Elliott, who learned his trade under Rileys captaincy, earned Burnley a ticket back to the top flight by netting the winner in their Wembley play-off final against Sheffield United in May. And ahead of the Clarets first Premier League derby against arch rivals Blackburn tomorrow, Elliott is expected to be among the crowd for Cherries League Two clash at Accrington Stanley.
Both Bashley and Cherries currently top their respective leagues, an achievement not lost on Elliott who started out as a 16-year-old at Bash before signing for Cherries in 2000 when he was 21.
In an interview with the Daily Echo last night, the 30-year-old said: Im delighted to see both Bashley and Bournemouth doing so well.
While there are no players left from my time at Bashley, I was fortunate enough to play with Steve Riley who reminds me very much of Eddie Howe. I was captained by both of them.

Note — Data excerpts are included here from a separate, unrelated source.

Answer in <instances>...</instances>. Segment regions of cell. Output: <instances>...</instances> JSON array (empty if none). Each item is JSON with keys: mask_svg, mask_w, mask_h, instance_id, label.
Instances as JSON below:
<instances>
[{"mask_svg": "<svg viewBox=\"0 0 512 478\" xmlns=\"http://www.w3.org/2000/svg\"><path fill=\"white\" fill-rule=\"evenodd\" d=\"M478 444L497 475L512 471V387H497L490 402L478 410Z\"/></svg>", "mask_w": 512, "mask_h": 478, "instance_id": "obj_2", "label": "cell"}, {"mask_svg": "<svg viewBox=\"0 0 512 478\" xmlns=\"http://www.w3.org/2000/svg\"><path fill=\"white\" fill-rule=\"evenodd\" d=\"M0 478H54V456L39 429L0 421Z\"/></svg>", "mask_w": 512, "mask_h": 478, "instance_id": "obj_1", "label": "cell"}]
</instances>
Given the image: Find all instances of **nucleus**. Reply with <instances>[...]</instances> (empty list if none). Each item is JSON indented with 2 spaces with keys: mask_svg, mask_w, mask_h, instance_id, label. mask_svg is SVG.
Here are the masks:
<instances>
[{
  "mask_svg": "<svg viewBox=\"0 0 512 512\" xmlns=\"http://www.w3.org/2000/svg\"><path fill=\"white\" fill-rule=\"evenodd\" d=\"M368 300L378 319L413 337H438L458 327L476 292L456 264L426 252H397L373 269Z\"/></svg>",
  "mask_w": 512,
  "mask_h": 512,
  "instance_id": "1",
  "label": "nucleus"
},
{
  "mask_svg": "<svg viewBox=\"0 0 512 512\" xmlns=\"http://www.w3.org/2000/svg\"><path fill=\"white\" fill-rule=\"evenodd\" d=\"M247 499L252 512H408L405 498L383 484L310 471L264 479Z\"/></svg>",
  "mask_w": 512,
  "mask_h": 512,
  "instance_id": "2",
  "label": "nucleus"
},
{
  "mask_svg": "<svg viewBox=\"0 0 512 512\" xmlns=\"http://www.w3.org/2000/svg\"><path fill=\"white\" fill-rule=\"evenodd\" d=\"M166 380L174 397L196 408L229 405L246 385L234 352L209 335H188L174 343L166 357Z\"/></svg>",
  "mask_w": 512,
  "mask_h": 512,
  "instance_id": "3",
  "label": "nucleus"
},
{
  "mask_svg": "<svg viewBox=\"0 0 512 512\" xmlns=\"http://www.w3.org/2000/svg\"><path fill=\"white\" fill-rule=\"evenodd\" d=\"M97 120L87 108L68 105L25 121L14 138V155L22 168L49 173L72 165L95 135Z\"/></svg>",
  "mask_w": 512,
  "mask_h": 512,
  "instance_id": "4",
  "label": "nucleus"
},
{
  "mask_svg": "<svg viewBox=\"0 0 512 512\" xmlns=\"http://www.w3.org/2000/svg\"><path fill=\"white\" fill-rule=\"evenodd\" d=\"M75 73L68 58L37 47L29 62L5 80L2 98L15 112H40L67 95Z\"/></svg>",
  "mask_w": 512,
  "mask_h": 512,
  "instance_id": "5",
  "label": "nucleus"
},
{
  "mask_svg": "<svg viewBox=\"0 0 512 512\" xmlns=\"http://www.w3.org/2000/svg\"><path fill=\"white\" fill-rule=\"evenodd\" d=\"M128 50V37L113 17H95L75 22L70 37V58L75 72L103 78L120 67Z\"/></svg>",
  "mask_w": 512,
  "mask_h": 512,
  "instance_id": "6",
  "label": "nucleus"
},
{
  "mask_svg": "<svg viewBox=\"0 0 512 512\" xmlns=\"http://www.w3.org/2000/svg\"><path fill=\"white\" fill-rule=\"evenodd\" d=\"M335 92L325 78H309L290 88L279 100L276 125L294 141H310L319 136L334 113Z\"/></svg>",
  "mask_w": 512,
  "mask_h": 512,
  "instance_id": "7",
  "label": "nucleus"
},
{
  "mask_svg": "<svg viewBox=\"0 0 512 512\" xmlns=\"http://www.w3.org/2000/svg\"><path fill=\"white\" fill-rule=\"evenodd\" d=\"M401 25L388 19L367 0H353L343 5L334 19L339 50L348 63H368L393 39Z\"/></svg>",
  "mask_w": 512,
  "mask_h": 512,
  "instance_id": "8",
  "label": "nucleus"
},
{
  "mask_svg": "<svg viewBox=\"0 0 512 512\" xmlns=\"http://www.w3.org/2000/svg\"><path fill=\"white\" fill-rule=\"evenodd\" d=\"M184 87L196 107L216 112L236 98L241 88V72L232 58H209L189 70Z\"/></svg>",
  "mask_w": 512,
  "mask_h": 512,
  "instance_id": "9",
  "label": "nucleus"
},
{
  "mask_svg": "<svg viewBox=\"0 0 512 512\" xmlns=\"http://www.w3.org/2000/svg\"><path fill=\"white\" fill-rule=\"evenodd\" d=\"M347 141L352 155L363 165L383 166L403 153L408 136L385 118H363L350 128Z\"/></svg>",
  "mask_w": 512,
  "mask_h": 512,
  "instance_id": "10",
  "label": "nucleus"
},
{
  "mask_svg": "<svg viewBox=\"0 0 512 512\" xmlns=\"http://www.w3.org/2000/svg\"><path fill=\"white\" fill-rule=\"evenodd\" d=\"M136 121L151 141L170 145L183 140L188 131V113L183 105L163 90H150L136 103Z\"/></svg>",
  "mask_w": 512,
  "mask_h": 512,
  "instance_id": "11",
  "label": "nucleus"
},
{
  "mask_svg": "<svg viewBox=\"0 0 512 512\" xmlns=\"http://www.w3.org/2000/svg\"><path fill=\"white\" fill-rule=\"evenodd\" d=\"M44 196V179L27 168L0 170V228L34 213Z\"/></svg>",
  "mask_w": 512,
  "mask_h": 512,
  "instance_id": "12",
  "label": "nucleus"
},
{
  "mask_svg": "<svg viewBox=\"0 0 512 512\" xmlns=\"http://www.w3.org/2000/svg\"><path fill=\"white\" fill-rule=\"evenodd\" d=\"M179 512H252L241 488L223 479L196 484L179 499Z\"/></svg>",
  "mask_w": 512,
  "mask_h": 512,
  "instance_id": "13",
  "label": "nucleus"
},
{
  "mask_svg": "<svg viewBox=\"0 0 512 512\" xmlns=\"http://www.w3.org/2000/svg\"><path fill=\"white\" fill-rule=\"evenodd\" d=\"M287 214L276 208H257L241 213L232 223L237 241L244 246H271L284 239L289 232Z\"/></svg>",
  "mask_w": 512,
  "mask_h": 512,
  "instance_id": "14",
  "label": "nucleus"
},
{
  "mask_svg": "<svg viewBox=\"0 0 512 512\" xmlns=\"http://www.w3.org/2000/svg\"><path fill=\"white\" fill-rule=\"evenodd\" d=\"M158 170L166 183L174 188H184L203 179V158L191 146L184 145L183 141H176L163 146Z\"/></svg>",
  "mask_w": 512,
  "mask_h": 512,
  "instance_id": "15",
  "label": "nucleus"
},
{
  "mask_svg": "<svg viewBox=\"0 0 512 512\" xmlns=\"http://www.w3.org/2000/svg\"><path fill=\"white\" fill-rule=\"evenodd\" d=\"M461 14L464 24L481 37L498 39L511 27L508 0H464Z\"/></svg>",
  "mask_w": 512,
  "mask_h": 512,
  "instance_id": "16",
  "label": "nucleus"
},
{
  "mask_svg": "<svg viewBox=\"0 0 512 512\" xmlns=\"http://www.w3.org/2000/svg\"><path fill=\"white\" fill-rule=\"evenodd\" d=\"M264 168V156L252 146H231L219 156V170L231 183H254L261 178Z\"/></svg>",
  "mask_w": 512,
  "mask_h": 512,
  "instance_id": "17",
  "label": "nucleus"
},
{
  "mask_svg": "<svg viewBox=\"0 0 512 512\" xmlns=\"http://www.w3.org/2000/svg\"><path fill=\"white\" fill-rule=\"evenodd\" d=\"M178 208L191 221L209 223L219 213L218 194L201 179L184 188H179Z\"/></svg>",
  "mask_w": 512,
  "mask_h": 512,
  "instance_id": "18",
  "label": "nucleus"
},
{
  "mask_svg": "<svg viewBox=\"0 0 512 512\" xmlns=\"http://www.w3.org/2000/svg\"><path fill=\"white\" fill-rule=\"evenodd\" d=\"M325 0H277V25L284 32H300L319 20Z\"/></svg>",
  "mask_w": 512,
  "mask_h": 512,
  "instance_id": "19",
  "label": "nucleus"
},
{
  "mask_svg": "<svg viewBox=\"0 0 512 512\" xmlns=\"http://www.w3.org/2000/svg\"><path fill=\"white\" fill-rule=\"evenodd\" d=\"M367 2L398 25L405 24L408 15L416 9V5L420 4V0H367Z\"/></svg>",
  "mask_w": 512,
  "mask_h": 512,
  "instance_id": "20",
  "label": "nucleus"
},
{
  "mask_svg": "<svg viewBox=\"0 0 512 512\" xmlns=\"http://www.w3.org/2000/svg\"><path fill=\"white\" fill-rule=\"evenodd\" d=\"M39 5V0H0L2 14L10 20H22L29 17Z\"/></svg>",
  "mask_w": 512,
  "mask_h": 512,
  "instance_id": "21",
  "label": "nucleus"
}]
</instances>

They are leaders by example and very professional. Neither were shouters for the sake of it but they led in a quietly authoritative manner and generated a lot of respect among their team-mates, which Im sure has carried to the players they manage today.
In fact, while most of the Bashley lads used to have a fast food meal for pre-match, it was Steve who used to encourage and defend me for bringing bagels and rice cakes!
My experiences at Bashley have helped my career in many ways. My time in the youth team was spent in the South West Counties League and those games against professional clubs gave me the belief that I could compete at that level. Playing for the first team toughened me up, both physically and mentally, and provided me with a terrific group of players and staff from whom to soak up advice and information. My time at Bashley gave me a great grounding and was always enjoyable.
Riley, a physical training instructor by profession, has guided Bashley to the summit of the Southern League this season their highest position since the early 1990s.
He told the Echo: We did have a few lads who liked their fast food in those days but I kept telling Wade to look after himself. I told him he wouldnt go too far wrong if he kept himself fit and had a good attitude. He epitomised everything you needed to get to the top.
My earliest memory of him was in a training game. I was at the top of my game and never wanted anybody to get past me.
I didnt know this lad from Adam but he got the ball in the middle of the park and just went past me as if I wasnt there.
After the game, I introduced myself to him and asked him what he was doing in our reserves. I told him I would be having a chat with Jimmy Case, the manager. I always make a joke of it by telling people I got him on the ladder to where he is now!